Still in Dover after a successful English Channel relay crossing, the five founding members of Night Train decided to email their local elementary school with an offer: they would swim from Sacramento to Tiburon as a fundraiser for the Reed School Foundation. Within 10 minutes, the offer was accepted. A few weeks later, a team of six swimmers started swimming from Sacramento and followed the Sacramento River all the way to the San Francisco Bay and continued to finish at the dock at Sam’s Anchor Cafe in Tiburon.
The swim took 37 hours 18 minutes and covered a distance of 100 miles.

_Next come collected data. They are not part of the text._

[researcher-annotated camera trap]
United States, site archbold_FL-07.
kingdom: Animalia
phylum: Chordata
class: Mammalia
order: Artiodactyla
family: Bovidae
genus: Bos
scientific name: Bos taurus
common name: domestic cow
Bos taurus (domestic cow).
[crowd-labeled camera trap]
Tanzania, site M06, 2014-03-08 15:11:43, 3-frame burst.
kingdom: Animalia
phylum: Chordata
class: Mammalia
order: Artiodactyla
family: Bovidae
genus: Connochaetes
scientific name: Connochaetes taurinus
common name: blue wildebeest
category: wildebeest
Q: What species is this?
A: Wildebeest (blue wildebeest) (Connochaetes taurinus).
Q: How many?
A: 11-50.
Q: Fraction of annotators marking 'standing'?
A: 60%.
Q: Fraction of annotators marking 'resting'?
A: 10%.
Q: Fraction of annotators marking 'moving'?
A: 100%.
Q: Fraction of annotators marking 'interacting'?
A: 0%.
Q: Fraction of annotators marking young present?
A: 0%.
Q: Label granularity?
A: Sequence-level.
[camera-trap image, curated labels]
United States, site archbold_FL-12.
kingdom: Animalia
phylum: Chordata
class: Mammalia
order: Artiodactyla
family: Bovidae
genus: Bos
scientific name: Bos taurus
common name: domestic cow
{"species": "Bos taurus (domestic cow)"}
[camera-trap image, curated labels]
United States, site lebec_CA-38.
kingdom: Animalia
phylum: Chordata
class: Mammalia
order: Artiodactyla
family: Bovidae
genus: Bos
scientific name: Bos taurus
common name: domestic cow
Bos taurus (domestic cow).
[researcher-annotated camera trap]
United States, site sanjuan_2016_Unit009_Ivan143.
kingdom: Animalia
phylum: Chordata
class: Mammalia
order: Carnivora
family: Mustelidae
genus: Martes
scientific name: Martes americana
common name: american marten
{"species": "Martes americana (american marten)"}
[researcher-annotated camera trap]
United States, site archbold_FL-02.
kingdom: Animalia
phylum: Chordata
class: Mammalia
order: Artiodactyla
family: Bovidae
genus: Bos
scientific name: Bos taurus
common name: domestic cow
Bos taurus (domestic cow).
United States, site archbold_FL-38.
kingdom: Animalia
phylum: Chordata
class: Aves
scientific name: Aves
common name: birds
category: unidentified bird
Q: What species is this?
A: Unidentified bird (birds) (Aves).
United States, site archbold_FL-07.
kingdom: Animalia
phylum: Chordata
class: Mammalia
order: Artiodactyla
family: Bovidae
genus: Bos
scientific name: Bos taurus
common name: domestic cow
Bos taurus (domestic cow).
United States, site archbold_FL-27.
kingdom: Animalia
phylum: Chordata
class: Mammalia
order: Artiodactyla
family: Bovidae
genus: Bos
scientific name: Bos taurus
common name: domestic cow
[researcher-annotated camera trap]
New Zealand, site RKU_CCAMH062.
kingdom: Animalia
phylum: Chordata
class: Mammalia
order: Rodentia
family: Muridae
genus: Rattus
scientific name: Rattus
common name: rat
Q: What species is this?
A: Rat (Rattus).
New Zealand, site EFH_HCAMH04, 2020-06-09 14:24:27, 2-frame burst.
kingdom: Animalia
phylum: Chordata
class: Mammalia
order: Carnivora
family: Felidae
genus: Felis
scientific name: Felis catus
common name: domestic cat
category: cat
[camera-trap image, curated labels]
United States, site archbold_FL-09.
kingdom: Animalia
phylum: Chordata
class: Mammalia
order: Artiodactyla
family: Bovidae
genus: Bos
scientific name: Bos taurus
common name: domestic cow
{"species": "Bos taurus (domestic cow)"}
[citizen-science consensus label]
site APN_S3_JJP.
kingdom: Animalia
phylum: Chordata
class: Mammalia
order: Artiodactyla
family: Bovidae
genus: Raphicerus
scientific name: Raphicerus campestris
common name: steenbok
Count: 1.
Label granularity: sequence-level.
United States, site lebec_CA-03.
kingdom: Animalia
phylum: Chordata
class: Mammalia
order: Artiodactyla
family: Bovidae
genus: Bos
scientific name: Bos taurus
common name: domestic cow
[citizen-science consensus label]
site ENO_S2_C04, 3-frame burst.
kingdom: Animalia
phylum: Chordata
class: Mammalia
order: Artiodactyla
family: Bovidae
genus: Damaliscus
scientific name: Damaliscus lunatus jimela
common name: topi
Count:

On September 9, 2008, five swimmers from the San Francisco Bay Area started a relay across the English Channel. 12 hours 8 minutes later, their final swimmer stepped out of the water near Cap Gris Nez, France. The team posted the fastest five-swimmer relay crossing that year, winning the prestigious Montserrat Tresserras Shield.
As part of the swim, the team raised more than $50,000 for a local Marin Charity – the Lifehouse Foundation – and began its tradition of completing a swim every year to raise money for charity. Out of this one swim, Night Train Swimmers was born.